Opinion Columns & Blogs

Commentary

Health care is a mess in this country. We especially feel this in the Valley, where people have to wait months to see a specialist, and where the cost of prescription drugs is out of control. But Washington has been slower than molasses doing anything about it. Health care is a life and death issue and we have to find a way for people with differing opinions to come together.

We did a good job getting coverage for more people through health care reform about a decade ago, but costs and access are still huge problems. I’ve talked to moms who have rationed insulin for their kids to save money. I even spoke to one woman who took her dog’s medicine because it was cheaper. I recently commissioned a report that showed folks in the Central Valley pay 21 times more for insulin than in Australia. For the exact same drug. At a time when pharmaceutical companies are making record profits. It’s ridiculous.
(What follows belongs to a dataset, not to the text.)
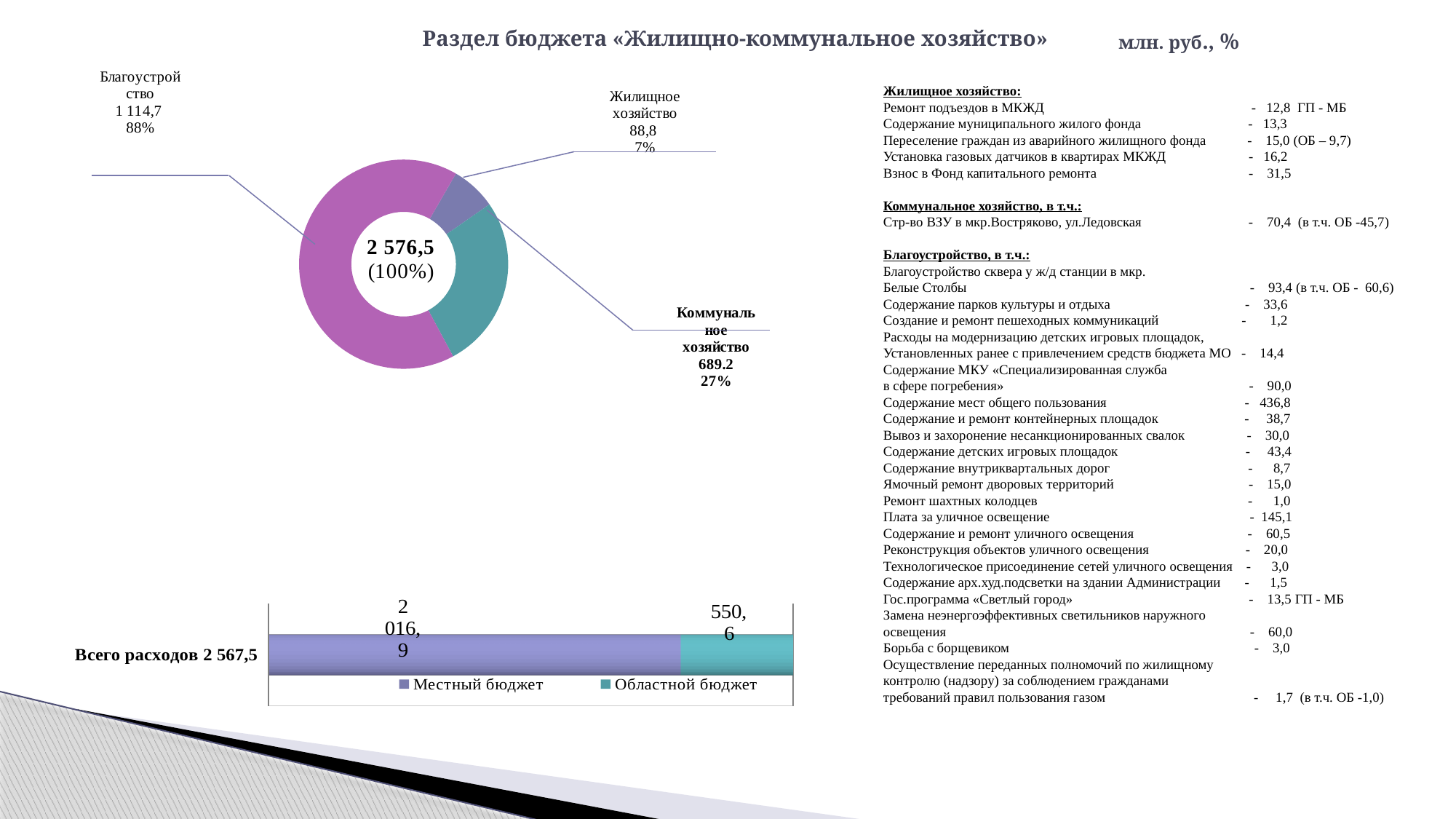
In the top-left pie chart, what value is shown for Благоустройство? 1 114,7 In the top-left pie chart, what value is shown for Коммунальное хозяйство? 689.2 In the bottom-left bar chart, what is the difference between Местный бюджет and Областной бюджет? 1 466,3 How many series does the legend of the bottom-left bar chart list? 2 In the bottom-left bar chart, what is the value for Местный бюджет? 2 016,9 In the top-left pie chart, what value is shown for Жилищное хозяйство? 88,8 In the top-left pie chart, which category has the smallest value? Жилищное хозяйство What kind of chart is the bottom-left chart labelled «Всего расходов 2 567,5»? bar chart What kind of chart is the top-left chart on the slide? pie chart (donut) In the top-left pie chart, which category has the largest value? Благоустройство In the top-left pie chart, what total value is printed in the centre of the donut? 2 576,5 How many slices does the top-left pie chart have? 3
At just about every town hall I hold, I hear from someone who has waited months to see a doctor. People drive to Stockton or the Bay just to get the care they need. It’s another example of how we’ve been left behind in the Valley, while San Francisco has about twice as many doctors per person as we do.

I’ve only been in office for about 10 months, so I don’t have illusions that I’ll be able to fix this by myself. But something has to be done. That’s why I’m working with folks on both sides of the aisle. I don’t care what political party you’re in – you have a family and you want them healthy. We need our leaders to spend less time yelling at each other and more time on common-sense proposals to cut costs and improve access.

Let’s talk about doctor shortages. Right now, doctors in every state besides California and Texas qualify for a special loan forgiveness program through the Department of Education. But, because of an old law, doctors here don’t qualify. If I were a med school grad with hundreds of thousands of dollars in debt, and a lot of it could be forgiven by moving to another state, I’d probably ask myself what I’m still doing in California. A lot of doctors have asked that question. And a lot have left the state.

So, I got to work with Democrats and Republicans to introduce the Stopping Doctor Shortages Act. The bill would do just what it sounds like. And it would have a huge impact. According to the California Medical Association, the bill could bring 10,000 new doctors to California in five years. Because it has such broad bipartisan support, I expect this bill will pass.

The other big issue we’re working on is cutting drug prices. Again, this isn’t a partisan issue. Both President Trump and Democratic leaders want to get something done on this. I’m all in, too. Drug companies have made a killing jacking up prices and using shady tactics to stifle competition.

A bill we’re working on would fight back. It would allow Medicare to negotiate prices. It would save seniors thousands of dollars a year and help the Medicare system save money. And anyone – regardless of where they get insurance – would be able to buy drugs at prices that Medicare negotiates. That would mean the cost of some drugs would be cut in half.

Our families in the Valley need real results. This isn’t a game; while both sides in Washington posture and attack the other guys, regular people are paying through the nose for their drugs and driving hours just to see a doctor. It’s time to end the political nonsense and get something done.

U.S. Rep. Josh Harder’s 10th District covers Stanislaus County and southern San Joaquin County.